With Olivier Willocx, Brussels Chamber of Commerce
By Nick Klenske
Speaking about the Brussels Region as a place to do business, AmCham Connect sat down with Olivier Willocx, CEO of the Brussels Chamber of Commerce (BECI), to discuss how ‘The Capital of Europe’ is also a capital for business.
Klenske: What sets the Brussels Region apart from other European regions?
Willocx: Simple, it’s international – exceptionally international.
There’s really no other urban area like it where most of the population was not born here. And with its international character, Brussels is also a very affluent region. Of course this has a lot to do with the fact that Brussels is a small region, but also with the fact that people come from other places to work and live here.
More so, Brussels is full of flexible people to work with and for. You’ll rarely hear the word ‘no’ uttered here as we’re creative at finding solutions. Take for example the issue of language. As Brussels is a bilingual Region, companies could get frustrated as to which language to operate in and the need for endless translations that this requires. What you’ll often see is English being used as a ‘solution’. In fact, many companies have their board meetings conducted and recorded in English (although official minutes must be in the language of the company’s articles of association).
To summarize, for a business, Brussels offers an open and affordable region in which to work and live. It’s well connected via air, train and road. It has a diverse, open-minded culture and, overall, the quality of life is exceptional.
Klenske: Would you say Brussels is a tech-savvy region?
Willocx: By far it is the best connected city in Belgium. That being said, however, there is need for improvement in the availability of WiFi. The challenge is to stay one step ahead of the curve – particularly as this is a service-orientated Region.
Klenske: Is the Brussels Region really just an EU Region?

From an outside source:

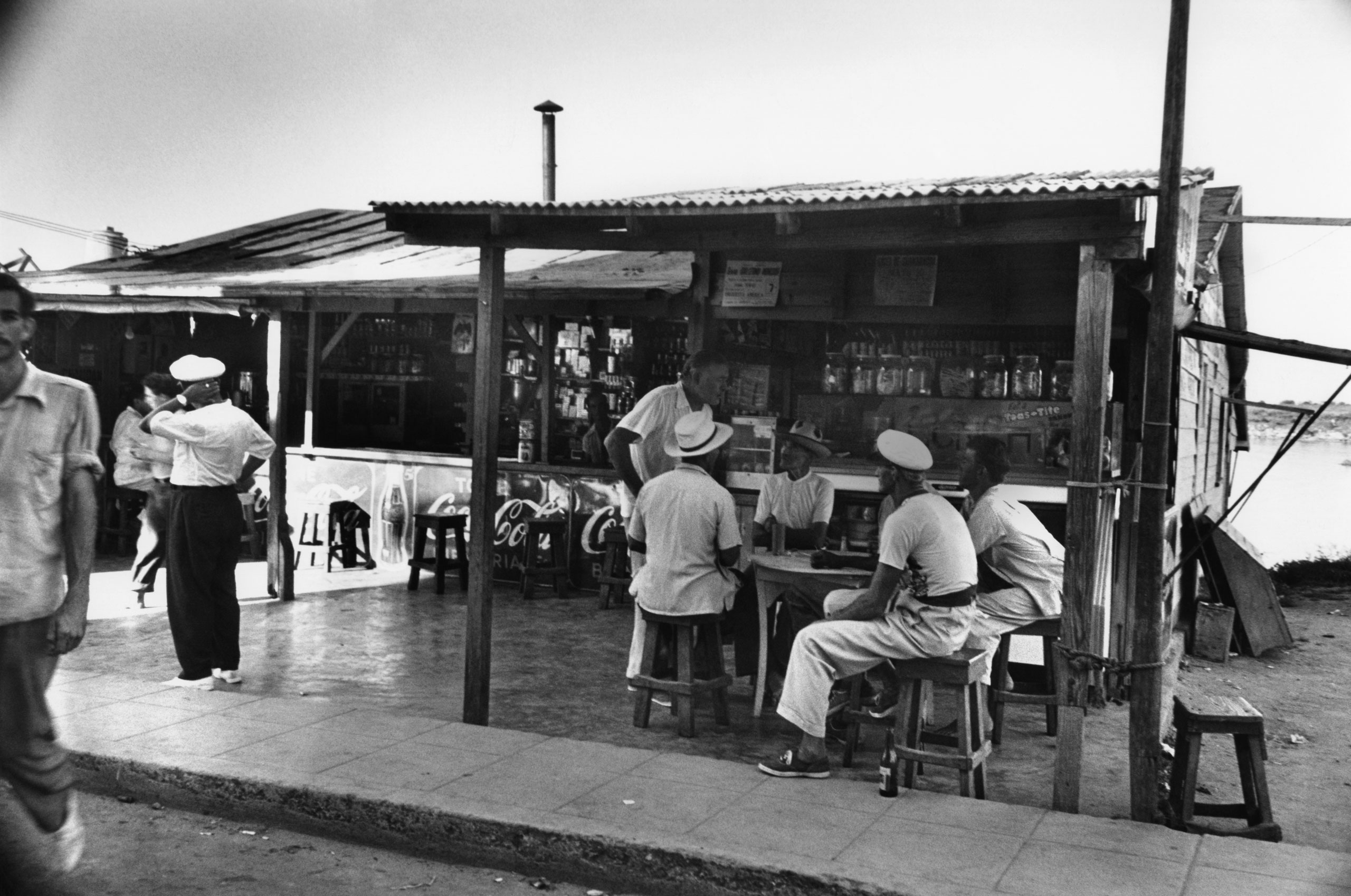 Ernest Hemingway chats with fellow patrons at a cafe he enjoyed frequenting in Cuba, 1952.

Willocx: The European Union and the Brussels Region are one and the same. Without the EU, Brussels would be comparable to Bordeaux. The EU drives the Region’s defining characteristic – internationalism – which in turn establishes it as a global business and government hub. As the EU is here, Brussels is proud to accept such a large number of foreigners. Such dynamics just wouldn’t work anywhere else.

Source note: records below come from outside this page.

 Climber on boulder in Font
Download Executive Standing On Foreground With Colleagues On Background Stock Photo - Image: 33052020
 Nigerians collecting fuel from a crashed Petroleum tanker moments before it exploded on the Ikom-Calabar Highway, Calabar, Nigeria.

Klenske What are the challenges of doing business in the Brussels Region?
Willocx: I think it can be difficult to understand the ‘local rules’ of doing business here. For example, in Brussels it is common for a company to provide its employees with a vehicle. To foreigners, this is often seen as strange, but here it is normal. It is a complex system that takes time to understand, and your business success hinges on being able to comprehend and adapt to these local practices.
BECI helps. We work with companies to evaluate whether or not it’s a good idea to open a business the Brussels Region. In general, it is my belief that if you are a company looking to break into the EU market, then there’s no better place to lay your foundation for success then here in the Brussels Region.